Don't scroll down and don't read this post if you are easily grossed out. This is about my wrist, which was the "donor" spot for the material that was used to reconstruct my tongue after the tumor was removed.
The irony, of course, is that a major portion of that tongue reconstruction was lost due to the infection I suffered post-surgery in the hospital. The fact that I have retained a fully functional if somewhat truncated tongue is mostly attributable to my obstinacy and linguistic obsession, so-to-speak. At least one portion of the reconstruction I literally swallowed one day, hardly noticing it, after the second surgery cut it off and left it like a hanging useless bit with nothing to do. I think of my original forearm-sourced donor flesh, only about 10% remains at the root of my tongue – unless I have misunderstood the doctors.
Those same doctors insist, however, that the transplantation, though not entirely successful, was still utterly necessary – as it gave my tongue a critical period when I could "retrain" it to stay straight and forward-pointed in my mouth. Otherwise, it may have healed curled into a knot at the back of my mouth and I would have lost a major portion of my function. I'm inclined to give the whole thing the benefit of the doubt, but recovering my forearm functionality is now a major obsession of mine.
My wrist seems to be healing well, though. Last night, I slept with no bandage on it, for the first time. I woke up with a sprinkling of scab-detritus around me but the wound itself remained solidly closed and fine. I've had no infection problems whatsoever at the wrist spot, and it causes only minor discomfort, more due to the severed nerves than due to any actual pain.

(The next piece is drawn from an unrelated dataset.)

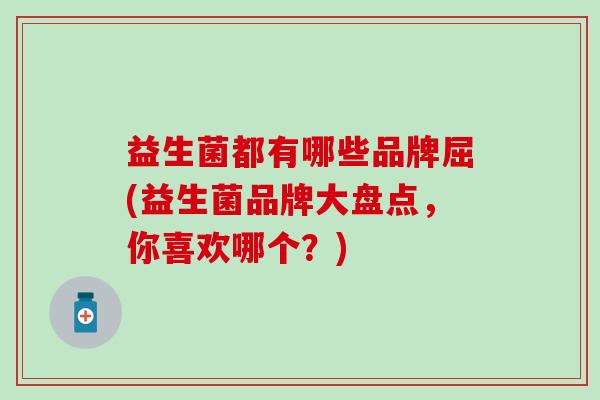 益生菌都有哪些品牌屈(益生菌品牌大盘点，你喜欢哪个？)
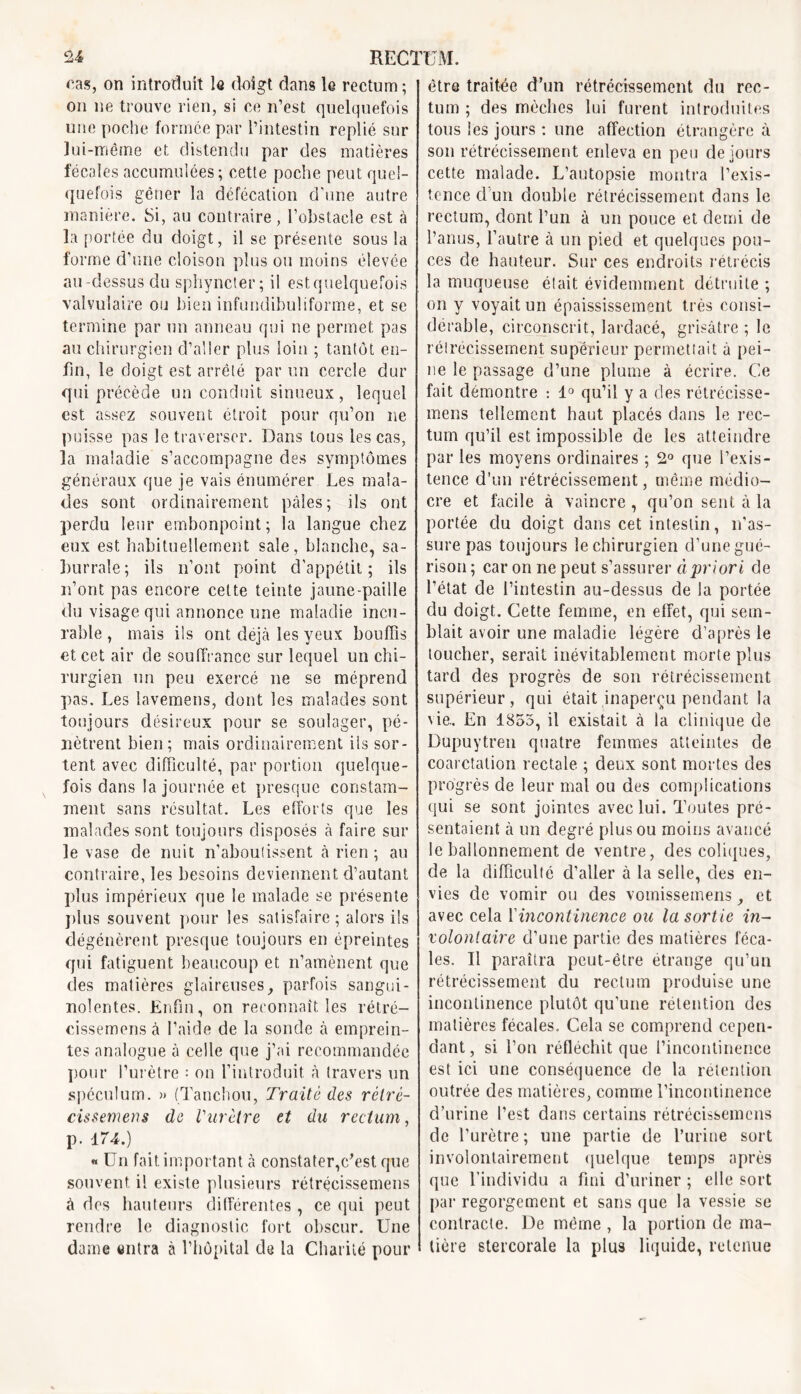 cas, on introduit le doigt dans le rectum ; on ne trouve rien, si ce n’est quelquefois une poche formée par l’intestin replié sur lui-même et distendu par des matières fécales accumulées ; cette poche peut quel- quefois gêner la défécation d’une autre manière. Si, au contraire, l’obstacle est à la portée du doigt, il se présente sous la forme d’une cloison plus ou moins élevée au-dessus du sphyncter; il est quelquefois valvulaire ou bien infundibuliforme, et se termine par un anneau qui ne permet pas au chirurgien d’aller plus loin ; tantôt en- fin, le doigt est arrêté par un cercle dur qui précède un conduit sinueux, lequel est assez souvent étroit pour qu’on ne puisse pas le traverser. Dans tous les cas, la maladie s’accompagne des symptômes généraux que je vais énumérer Les mala- des sont ordinairement pâles; ils ont perdu leur embonpoint; la langue chez eux est habituellement sale, blanche, sa- burrale; ils n’ont point d’appétit; ils n’ont pas encore celte teinte jaune-paille du visage qui annonce une maladie incu- rable , mais ils ont déjà les yeux bouffis et cet air de souffrance sur lequel un chi- rurgien un peu exercé ne se méprend pas. Les lavemens, dont les malades sont toujours désireux pour se soulager, pé- nètrent bien; mais ordinairement ils sor- tent avec difficulté, par portion quelque- fois dans la journée et presque constam- ment sans résultat. Les efforts que les malades sont toujours disposés à faire sur le vase de nuit n’aboulissent cà rien ; au contraire, les besoins deviennent d’autant plus impérieux que le malade se présente plus souvent pour les satisfaire ; alors ils dégénèrent presque toujours en épreintes qui fatiguent beaucoup et n’amènent que des matières glaireuses, parfois sangui- nolentes. Enfin, on reconnaît les rétré- cissemens à l’aide de la sonde tà emprein- tes analogue à celle que j’ai recommandée pour l’urètre : on l’introduit à travers un spéculum. >» (Tanchou, Traite des rèlré- cissemens de Vurètre et du rectum, p. 174.) « Un fait important à constater,c’est que souvent il existe plusieurs rétrécissemens à dos hauteurs dilférentes , ce qui peut rendre le diagnostic fort obscur. Une dame entra à l’hôpital de la Charité pour être traitée d’un rétrécissement du rec- tum ; des mèches lui furent introduites tous les jours : une affection étrangère à son rétrécissement enleva en peu de jours cette malade. L’autopsie montra l’exis- tence d'un double rétrécissement, dans le rectum, dont l’un à un pouce et demi de l’anus, l’autre à un pied et quelques pou- ces de hauteur. Sur ces endroits rétrécis la muqueuse était évidemment détruite ; on y voyait un épaississement très consi- dérable, circonscrit, lardacé, grisâtre ; le rétrécissement supérieur permettait à pei- ne le passage d’une plume à écrire. Ce fait démontre : 1° qu’il y a des rétrécisse- mens tellement haut placés dans le rec- tum qu’il est impossible de les atteindre par les moyens ordinaires ; 2° que l’exis- tence d’un rétrécissement, même médio- cre et facile à vaincre , qu’on sent à la portée du doigt dans cet intestin, n’as- sure pas toujours le chirurgien d’une gué- rison; car on ne peut s’assurer àpriori de l’état de l’intestin au-dessus de la portée du doigt. Cette femme, en effet, qui sem- blait avoir une maladie légère d’après le toucher, serait inévitablement morte plus tard des progrès de son rétrécissement supérieur, qui était inaperçu pendant la vie.. En 1855, il existait à la clinique de Dupuytren quatre femmes atteintes de coarctation rectale ; deux sont mortes des progrès de leur mal ou des complications qui se sont jointes avec lui. Toutes pré- sentaient à un degré plus ou moins avancé le ballonnement de ventre, des coliques, de la difficulté d’aller à la selle, des en- vies de vomir ou des vomissemens et avec cela l'incontinence ou la sortie in- volontaire d’une partie des matières féca- les. Il paraîtra peut-être étrange qu’un rétrécissement du rectum produise une incontinence plutôt qu’une rétention des matières fécales. Cela se comprend cepen- dant, si l’on réfléchit que l’incontinence est ici une conséquence de la rétention outrée des matières, comme l’incontinence d’urine l’est dans certains rétrécissemens de l’urètre ; une partie de l’urine sort involontairement quelque temps après que l’individu a fini d’uriner ; elle sort par regorgement et sans que la vessie se contracte. De même , la portion de ma- tière stercorale la plus liquide, retenue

But looking at it is difficult. I may never feel entirely comfortable with it out in public – as Andrew remarked while I was still in the hospital, it looks like a small but vicious sharkbite scar.
Frankly, I think it looks like I received an implant made of Canadian bacon in my wrist, that was then crafted through clever scarification to look like a helium balloon floating away in the air. When I look at it, I think of ham.